§ Stated goal 1
List every line of the records below that contains the string "pants", matching case exactly.

§ Page extract
------------------------------------------------------------------------

Welsh councils could provide more homes without environmental damage on brownfield sites if they took a more interventionist and collaborative approach, the Auditor General for Wales has said.

In a report on councils’ use of brownfield sites, Adrian Crompton said that to avoid permanent loss of greenfield land the Welsh Government promoted the use of previously developed land and repurposing of empty buildings.

But sites in former industrial areas could have contamination and remediation costs and so “development often takes an easier course, contrasting national policy and increasing reliance on greenfield sites”.

Crompton said regeneration of brownfield land was “difficult but necessary if we are to avoid greater problems for future generations.

"Councils and their partners need to take a different approach if they are to overcome the significant barriers to brownfield development and meet the aims at the heart of the Well-being of Future Generations Act.”

Regeneration could be increased significantly with a more systematic, interventionist, and collaborative approach, the report said.

Councils were found to have a broad but not comprehensive understanding of the built environment and potential for regeneration and did not always take an ambitious, interventionist approach to tackle long-standing barriers.

The report found: “Councils are able to name barriers to brownfield regeneration and repurposing of empty buildings but are not utilising learning from elsewhere to overcome them.”

There were also weaknesses in data held as to where suitable sites were located.

The Auditor General recommended councils should create a systematic process to find and publicise suitable sites for regeneration, drawing on their own data and external sources to develop a more complete picture of sites.

He called on the Welsh Government to create a national framework for monitoring and assessing levels of brownfield sites being developed compared to levels of sites available and levels of greenfield development.

------------------------------------------------------------------------

§ Records for the task
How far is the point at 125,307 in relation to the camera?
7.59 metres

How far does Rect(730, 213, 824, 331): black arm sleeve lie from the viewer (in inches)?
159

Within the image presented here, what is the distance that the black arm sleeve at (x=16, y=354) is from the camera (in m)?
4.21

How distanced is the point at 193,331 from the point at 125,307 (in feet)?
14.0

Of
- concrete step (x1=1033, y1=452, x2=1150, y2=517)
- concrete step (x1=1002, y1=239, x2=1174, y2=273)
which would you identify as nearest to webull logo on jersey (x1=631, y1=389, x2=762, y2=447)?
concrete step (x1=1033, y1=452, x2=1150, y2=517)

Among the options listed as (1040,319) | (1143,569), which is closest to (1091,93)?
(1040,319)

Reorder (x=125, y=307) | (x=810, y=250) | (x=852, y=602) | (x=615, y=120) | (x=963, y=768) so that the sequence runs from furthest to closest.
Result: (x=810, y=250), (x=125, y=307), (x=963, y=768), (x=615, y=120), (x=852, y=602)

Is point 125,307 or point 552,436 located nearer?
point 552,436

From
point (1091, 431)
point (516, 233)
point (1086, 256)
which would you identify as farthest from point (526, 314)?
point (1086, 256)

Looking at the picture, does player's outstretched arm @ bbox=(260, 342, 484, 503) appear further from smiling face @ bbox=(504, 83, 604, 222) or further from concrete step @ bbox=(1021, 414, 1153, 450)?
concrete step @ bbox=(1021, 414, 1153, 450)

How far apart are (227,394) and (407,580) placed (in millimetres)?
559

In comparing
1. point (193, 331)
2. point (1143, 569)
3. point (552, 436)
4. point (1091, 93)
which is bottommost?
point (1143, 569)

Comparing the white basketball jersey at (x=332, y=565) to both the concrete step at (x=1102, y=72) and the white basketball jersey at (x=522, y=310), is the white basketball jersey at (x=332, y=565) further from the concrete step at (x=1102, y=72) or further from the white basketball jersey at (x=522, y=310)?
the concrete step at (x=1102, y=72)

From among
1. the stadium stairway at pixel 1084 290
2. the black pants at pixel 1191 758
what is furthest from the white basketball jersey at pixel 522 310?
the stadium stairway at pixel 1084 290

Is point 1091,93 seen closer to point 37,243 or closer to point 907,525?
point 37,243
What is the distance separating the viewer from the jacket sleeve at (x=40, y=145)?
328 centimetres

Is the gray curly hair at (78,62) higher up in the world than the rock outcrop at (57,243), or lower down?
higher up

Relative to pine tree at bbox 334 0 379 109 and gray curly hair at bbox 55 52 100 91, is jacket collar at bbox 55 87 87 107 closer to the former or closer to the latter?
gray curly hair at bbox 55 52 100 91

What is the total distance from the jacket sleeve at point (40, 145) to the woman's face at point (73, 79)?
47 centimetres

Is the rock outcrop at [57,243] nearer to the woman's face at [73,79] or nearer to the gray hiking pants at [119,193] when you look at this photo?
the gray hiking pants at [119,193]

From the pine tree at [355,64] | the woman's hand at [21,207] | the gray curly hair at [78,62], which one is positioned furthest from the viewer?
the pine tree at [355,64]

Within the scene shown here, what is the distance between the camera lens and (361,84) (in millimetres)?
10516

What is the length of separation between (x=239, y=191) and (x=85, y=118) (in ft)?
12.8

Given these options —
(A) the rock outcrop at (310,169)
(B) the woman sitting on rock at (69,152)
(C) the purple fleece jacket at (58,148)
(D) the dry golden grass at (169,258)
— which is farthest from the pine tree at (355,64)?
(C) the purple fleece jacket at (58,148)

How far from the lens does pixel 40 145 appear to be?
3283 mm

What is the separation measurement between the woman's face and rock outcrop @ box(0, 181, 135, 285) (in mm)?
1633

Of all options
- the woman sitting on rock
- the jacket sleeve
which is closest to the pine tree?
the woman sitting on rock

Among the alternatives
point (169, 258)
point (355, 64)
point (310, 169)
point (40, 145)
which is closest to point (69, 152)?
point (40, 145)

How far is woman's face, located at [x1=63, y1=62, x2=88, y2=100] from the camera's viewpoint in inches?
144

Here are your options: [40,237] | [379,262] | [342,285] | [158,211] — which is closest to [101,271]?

------------------------------------------------------------------------

§ Stated goal 2
In the brownfield sites article above, what does the Auditor General call on the Welsh Government to create?

§ Right answer 1
2. the black pants at pixel 1191 758
Is the rock outcrop at [57,243] nearer to the woman's face at [73,79] or nearer to the gray hiking pants at [119,193] when you look at this photo?
the gray hiking pants at [119,193]

§ Right answer 2
A national framework for monitoring and assessing levels of brownfield sites being developed compared to levels of sites available and levels of greenfield development.